Construct a set of dummy variables for the following four variables:

.      Underweight, if BMI<=19

.     Overweight, if BMI>25 and BMI<=30

.     Obese, if BMI>30 and BMI<=35

.     Severely obese, if BMI>35.

Add the four dummy variables above to the previous regression you used in Part 2 (ii).

i.      Why you have not included a dummy for 19

ii.     Interpret the coefficient on overweight. Does this coefficient make sense to you? Why?

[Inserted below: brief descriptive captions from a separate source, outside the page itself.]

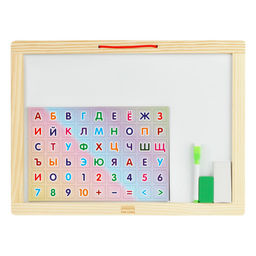 Доска для рисования двухсторонняя А3 "ТРИ СОВЫ" мел/маркер/магнит. (MMD_49198) с маркером, мелками, губкой, набором магнитов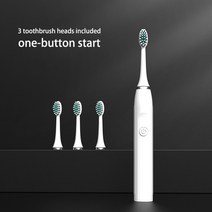 전동 음파 진동 칫솔 성인용 음파 전동 칫솔 어린이 초음파 자동 진동기 화이트닝 방수, 하얀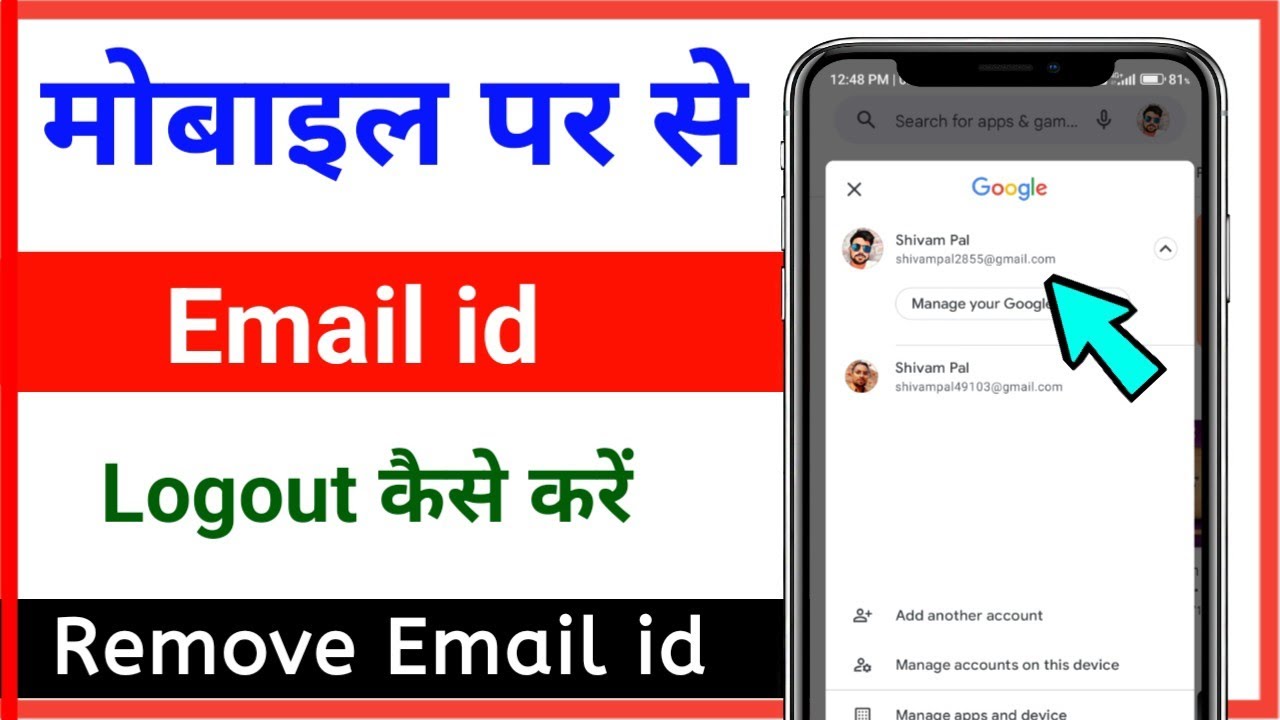 google account logout kaise kare // how to remove google google account logout kaise kare // how to remove google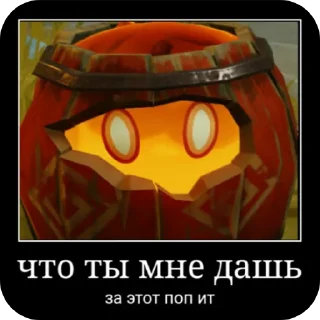 🖼 emoji геншин мемасики @fStikBot Telegram sticker 16 of 38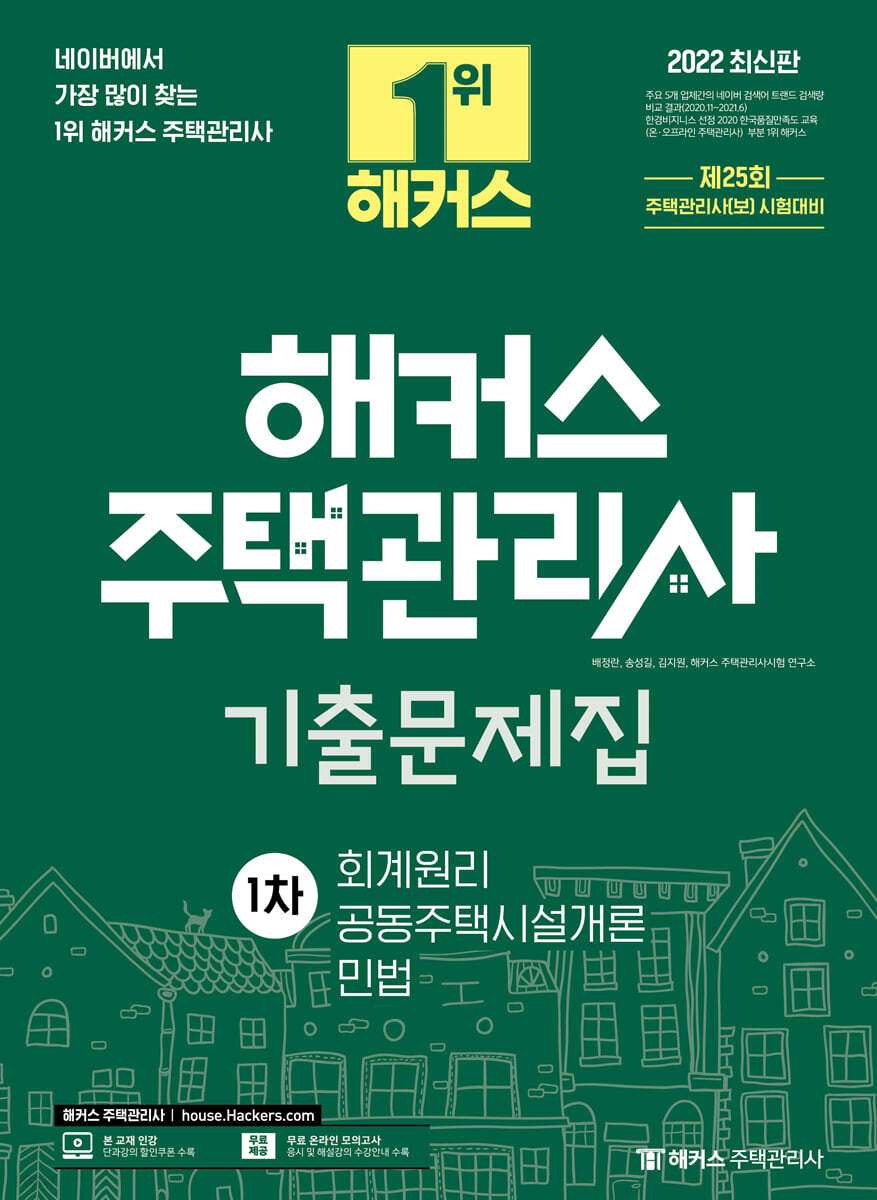 2022 해커스 주택관리사 1차 기출문제집 : 회계원리·공동주택시설개론·민법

iii.    Why is the coefficient on underweight such a large positive number?

iv.    Run a test of joint significance on dummies generated above using BMI to test whether they are jointly significant. What is the null? Do you reject the null? Why?

v.     Run a test of linear restrictions and test that the effect of married is equal to the effect of male. What is the null? Do you reject the null? Why?

4) Test for heteroscedasticity

i.      Use  the   model  estimated  in   Part  3  to  test  for   heteroscedasticity.  What   is  the   null hypothesis? Do you reject the null? What are issues related to heteroscedasticity? What

are the possible tests you can use?

ii.     Run  again  the  regression  above  controlling  for  heteroscedasticity.  Can  you  see  any difference? Why?

5) The Gauss-Markov Theorem

i.      Illustrate the Gauss-Markov Theorem. What are the assumptions  made? What desirable properties the OLS estimator will then have? What each property means for you?

ii.    Are the  assumptions  always  holding? If they are violated, what issues may occur? How you will handle these violations?